To override these rules - e.g., if you have a BoardReader which doesn't send fragments so you can afford to lose it, or because online monitoring is considered sufficiently mission-critical that you don't want to lose any Dispatchers - then you can create a file made up of a set of rows of three values each. An example of this comes in the DAQInterface package; relative to the package's base directory it's in docs/process_requirements_list_example:

# This is an example of the rules an experiment can use to determine
# when a run should end. Here, "fail" should be understood to either
# mean that the process dies or that it responds with Error when
# queried by DAQInterface.

component.*    1.0 1   # Need at least one ToySimulator boardreader, and none of them can fail
EventBuilder.* 1.0 1   # Need at least one eventbuilder, and none of them can fail
DataLogger.*   1.0 0   # If the run has any dataloggers, none of them can fail
Dispatcher.*   0.0 0   # If the run has any dispatchers, any can fail
RoutingMaster.* 1.0 0  # If the run has any routingmasters, none of them can fail

If an artdaq process fails during a run, before trying to apply its default rules as to whether to end the run as a result of the failure, DAQInterface will first go through the rows of a file such as the one above. For each row, it will see if the failed process's label matches the regular expression which composes the first value in the row. If it does, then it will interpret the second value to mean "at least this fraction of the original artdaq processes at the start of the run whose labels match this regular expression still need to be OK for the run to not be ended". It will interpret the third value to mean "There have to be at least this many artdaq processes whose labels match this regular expression to still be OK for this run not to be ended". The comments in the example file above should help illuminate these rules in plain English. If an artdaq process fails and its label doesn't match any of the regular expressions in the file, then DAQInterface will revert to using its default set of rules.
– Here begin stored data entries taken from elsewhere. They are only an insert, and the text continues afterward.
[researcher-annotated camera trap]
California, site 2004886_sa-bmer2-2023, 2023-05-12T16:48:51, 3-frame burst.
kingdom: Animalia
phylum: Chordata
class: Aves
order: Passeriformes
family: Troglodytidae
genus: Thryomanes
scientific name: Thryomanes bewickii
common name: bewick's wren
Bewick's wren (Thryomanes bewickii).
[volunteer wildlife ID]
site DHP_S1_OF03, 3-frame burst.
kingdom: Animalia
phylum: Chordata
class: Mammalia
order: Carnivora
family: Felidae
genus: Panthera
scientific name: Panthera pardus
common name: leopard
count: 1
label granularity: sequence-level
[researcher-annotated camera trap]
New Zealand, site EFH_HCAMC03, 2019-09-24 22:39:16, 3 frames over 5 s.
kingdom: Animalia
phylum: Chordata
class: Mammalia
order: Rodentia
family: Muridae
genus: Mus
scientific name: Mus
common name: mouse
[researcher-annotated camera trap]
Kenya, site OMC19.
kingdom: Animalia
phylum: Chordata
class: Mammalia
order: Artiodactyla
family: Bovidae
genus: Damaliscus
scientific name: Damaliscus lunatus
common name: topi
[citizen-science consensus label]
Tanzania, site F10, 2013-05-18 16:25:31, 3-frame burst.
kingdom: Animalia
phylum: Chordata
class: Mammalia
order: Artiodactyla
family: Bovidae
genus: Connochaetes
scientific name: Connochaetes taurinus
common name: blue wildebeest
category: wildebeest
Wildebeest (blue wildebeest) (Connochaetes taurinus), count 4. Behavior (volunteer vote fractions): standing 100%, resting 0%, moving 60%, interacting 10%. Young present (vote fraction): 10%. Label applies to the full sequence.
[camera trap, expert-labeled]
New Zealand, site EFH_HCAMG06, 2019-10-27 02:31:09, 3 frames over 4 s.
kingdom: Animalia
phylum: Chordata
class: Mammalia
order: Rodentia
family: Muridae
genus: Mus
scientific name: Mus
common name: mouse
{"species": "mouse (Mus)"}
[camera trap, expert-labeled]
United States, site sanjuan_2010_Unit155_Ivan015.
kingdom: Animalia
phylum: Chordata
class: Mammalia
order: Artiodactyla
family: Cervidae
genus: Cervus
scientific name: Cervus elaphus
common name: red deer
If you create a file such as this, you'll need to tell DAQInterface where to find it. The way to do this is, before launching DAQInterface, to set the environment variable DAQINTERFACE_PROCESS_REQUIREMENTS_LIST to the name of a file which contains a set of rules akin to the ones just described. If you do this, it's a good idea to set this environment variable in the user-defined file which gets sourced when you set up the environment, referred to by $DAQINTERFACE_USER_SOURCEFILE, so that you don't need to remember to set DAQINTERFACE_PROCESS_REQUIREMENTS_LIST to the name of your file every time you want to launch DAQInterface.